Project-MONAI / GenerativeModels

MONAI Generative Models makes it easy to train, evaluate, and deploy generative models and related applications
Apache License 2.0
555 stars 78 forks source link

Conditioning mode variable name #435

Closed liamchalcroft closed 7 months ago

liamchalcroft commented 7 months ago

Have found an issue when using MONAI's SlidingWindowInferer in combination with the DiffusionInferer where passing a value for the conditioning 'mode' variable throws an error due to SlidingWindow having its own variable 'mode' for the patch merging.

I think it should be resolved by renaming the 'mode' variable here to e.g. 'cond_mode'

marksgraham commented 7 months ago

Hi,

Thanks for raising an issue. So are you calling the SlidingWindowInferer where the argument network is the .sample() function from the DiffuisionInferer? If possible providing a minimal example of what you're running would help us investigate.

liamchalcroft commented 7 months ago

Hi Mark,

Yep precisely - I am using it in a translation task where we are applying the diffusion model patch-wise over the image space rather than on the latent of an auto encoder. I imagine it could be used in the same manner for e.g. segmentation. Here is a minimal example:

` from generative.inferers import DiffusionInferer from monai.inferers import SlidingWindowInferer from generative.networks.nets.diffusion_model_unet import DiffusionModelUNet from generative.networks.schedulers.ddim import DDIMScheduler

scheduler = DDIMScheduler(num_train_timesteps=1000) model = DiffusionModelUNet( spatial_dims=3, in_channels=2, out_channels=1, num_channels=(16, 32, 64), attention_levels=(False, False, False), num_head_channels=(0, 0, 0), norm_num_groups=16, ) inferer = DiffusionInferer(scheduler) window = SlidingWindowInferer(roi_size=(32,32,32), sw_batch_size=8, overlap=0.25, mode='gaussian')

input_src = torch.ones(1,1,96,96,96) output = window(torch.randn_like(input_src[:,0][:,None][None]), inferer.sample, conditioning=input_src, cond_mode='concat', verbose=False)[0] `

marksgraham commented 7 months ago

Thanks for the example. @ericspod any smart ideas on how we could get around this error? If not I think we should rename the argument.

BTW had to slightly modify the example to get it working on newer monai gen, its;

import torch
from generative.inferers import DiffusionInferer
from monai.inferers import SlidingWindowInferer
from generative.networks.nets.diffusion_model_unet import DiffusionModelUNet
from generative.networks.schedulers.ddim import DDIMScheduler

scheduler = DDIMScheduler(num_train_timesteps=1000)
model = DiffusionModelUNet(
spatial_dims=3,
in_channels=2,
out_channels=1,
num_channels=(16, 32, 64),
    num_res_blocks=1,
attention_levels=(False, False, False),
norm_num_groups=16,
)
inferer = DiffusionInferer(scheduler)
window = SlidingWindowInferer(roi_size=(32,32,32), sw_batch_size=8, overlap=0.25, mode='gaussian')

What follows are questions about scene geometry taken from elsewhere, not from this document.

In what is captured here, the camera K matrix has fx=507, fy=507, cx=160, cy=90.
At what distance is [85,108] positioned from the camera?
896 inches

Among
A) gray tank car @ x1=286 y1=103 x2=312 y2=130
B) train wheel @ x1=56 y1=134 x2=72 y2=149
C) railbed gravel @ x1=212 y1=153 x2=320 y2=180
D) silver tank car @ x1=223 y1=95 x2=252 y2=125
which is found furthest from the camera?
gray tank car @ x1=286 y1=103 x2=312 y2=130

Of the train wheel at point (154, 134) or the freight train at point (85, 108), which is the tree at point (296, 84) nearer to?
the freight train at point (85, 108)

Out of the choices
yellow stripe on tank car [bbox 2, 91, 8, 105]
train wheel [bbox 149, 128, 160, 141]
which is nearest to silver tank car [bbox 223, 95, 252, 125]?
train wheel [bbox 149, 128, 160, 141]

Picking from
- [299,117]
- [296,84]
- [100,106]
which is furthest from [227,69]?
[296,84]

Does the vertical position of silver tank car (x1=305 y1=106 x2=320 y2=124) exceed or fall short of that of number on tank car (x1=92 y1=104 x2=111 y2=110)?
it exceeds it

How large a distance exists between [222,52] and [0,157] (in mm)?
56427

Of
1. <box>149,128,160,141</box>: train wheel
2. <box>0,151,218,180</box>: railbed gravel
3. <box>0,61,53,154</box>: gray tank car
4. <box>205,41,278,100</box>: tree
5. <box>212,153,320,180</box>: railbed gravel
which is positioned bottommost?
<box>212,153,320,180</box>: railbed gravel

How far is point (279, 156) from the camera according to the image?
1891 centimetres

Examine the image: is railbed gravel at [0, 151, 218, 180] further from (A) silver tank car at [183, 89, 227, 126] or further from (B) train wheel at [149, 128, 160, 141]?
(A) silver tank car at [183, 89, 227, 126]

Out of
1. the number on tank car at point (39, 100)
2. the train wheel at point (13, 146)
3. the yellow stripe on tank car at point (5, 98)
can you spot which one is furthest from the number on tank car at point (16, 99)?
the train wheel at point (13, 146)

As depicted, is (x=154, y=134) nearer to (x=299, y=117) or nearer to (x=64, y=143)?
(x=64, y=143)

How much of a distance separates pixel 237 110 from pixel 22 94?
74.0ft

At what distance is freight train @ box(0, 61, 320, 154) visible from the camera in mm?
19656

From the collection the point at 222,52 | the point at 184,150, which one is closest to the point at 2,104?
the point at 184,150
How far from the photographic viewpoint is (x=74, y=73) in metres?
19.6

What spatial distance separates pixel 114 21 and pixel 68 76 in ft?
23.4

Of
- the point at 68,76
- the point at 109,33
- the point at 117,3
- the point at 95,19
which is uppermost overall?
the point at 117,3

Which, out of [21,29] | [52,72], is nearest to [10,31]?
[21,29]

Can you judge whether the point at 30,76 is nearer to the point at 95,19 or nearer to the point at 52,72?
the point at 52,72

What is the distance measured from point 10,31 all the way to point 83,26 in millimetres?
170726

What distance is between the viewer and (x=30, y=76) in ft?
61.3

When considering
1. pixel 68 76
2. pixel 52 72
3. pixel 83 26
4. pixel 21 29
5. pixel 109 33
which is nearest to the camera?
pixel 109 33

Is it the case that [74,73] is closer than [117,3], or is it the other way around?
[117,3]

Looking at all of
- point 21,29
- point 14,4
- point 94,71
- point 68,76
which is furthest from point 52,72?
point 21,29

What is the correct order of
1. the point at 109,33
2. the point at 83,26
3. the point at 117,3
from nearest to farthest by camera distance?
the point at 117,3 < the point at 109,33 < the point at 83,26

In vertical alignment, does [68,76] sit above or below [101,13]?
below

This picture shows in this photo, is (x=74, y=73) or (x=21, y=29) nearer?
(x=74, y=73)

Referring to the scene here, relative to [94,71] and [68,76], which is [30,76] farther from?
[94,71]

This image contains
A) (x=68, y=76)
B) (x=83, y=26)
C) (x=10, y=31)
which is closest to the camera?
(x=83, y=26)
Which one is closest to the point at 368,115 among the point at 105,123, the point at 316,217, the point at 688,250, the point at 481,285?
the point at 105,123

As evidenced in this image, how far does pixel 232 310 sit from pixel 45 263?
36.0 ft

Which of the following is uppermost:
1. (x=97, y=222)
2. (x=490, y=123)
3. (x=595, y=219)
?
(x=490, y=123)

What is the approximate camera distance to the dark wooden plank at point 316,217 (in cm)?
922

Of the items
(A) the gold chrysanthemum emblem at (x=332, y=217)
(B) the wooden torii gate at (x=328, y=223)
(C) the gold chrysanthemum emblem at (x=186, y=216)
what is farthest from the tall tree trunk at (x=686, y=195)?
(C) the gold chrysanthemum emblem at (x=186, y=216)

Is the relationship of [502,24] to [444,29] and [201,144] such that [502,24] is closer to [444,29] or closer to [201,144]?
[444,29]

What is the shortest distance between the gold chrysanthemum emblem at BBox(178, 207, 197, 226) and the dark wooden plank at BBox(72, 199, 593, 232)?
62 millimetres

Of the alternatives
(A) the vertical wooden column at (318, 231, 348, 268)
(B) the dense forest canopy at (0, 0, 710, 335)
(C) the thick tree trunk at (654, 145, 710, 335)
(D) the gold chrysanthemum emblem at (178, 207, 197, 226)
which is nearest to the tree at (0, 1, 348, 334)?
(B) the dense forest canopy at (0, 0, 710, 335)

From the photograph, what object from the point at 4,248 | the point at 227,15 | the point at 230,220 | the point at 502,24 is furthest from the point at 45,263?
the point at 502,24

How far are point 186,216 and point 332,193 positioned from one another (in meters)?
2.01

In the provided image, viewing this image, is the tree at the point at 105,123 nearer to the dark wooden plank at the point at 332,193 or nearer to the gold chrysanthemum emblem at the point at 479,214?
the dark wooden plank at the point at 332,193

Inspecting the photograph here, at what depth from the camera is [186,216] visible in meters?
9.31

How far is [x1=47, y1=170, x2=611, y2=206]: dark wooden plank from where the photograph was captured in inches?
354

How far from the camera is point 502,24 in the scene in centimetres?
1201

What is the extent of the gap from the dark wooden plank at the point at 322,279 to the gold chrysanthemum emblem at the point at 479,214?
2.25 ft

input_src = torch.ones(1,1,96,96,96)
network_args = {'mode':'concat', 'conditioning':input_src, 'verbose':False}

output = window(torch.randn_like(input_src[:,0][:,None]),
inferer.sample,
conditioning=input_src,
mode='concat',
verbose=False)
ericspod commented 7 months ago

You can wrap the inferer.sample object with partial to hard-code the mode as "concat" and pass that to the window call with the mode argument removed from call.

output = window(torch.randn_like(input_src[:,0][:,None]),
partial(inferer.sample, mode='concat'),
conditioning=input_src,
verbose=False)

Something like that should work.

liamchalcroft commented 7 months ago

You can wrap the inferer.sample object with partial to hard-code the mode as "concat" and pass that to the window call with the mode argument removed from call.

output = window(torch.randn_like(input_src[:,0][:,None]),
partial(inferer.sample, mode='concat'),
conditioning=input_src,
verbose=False)

Something like that should work.

Thanks, hadn't thought of that! Will leave the issue in case you do want to avoid the conflict in this fairly rare use case, but otherwise happy to close on my end.

marksgraham commented 7 months ago

Closing as I suspect this use case will be fairly rare and we have a solution, but will revisit it more people flag this as an issue.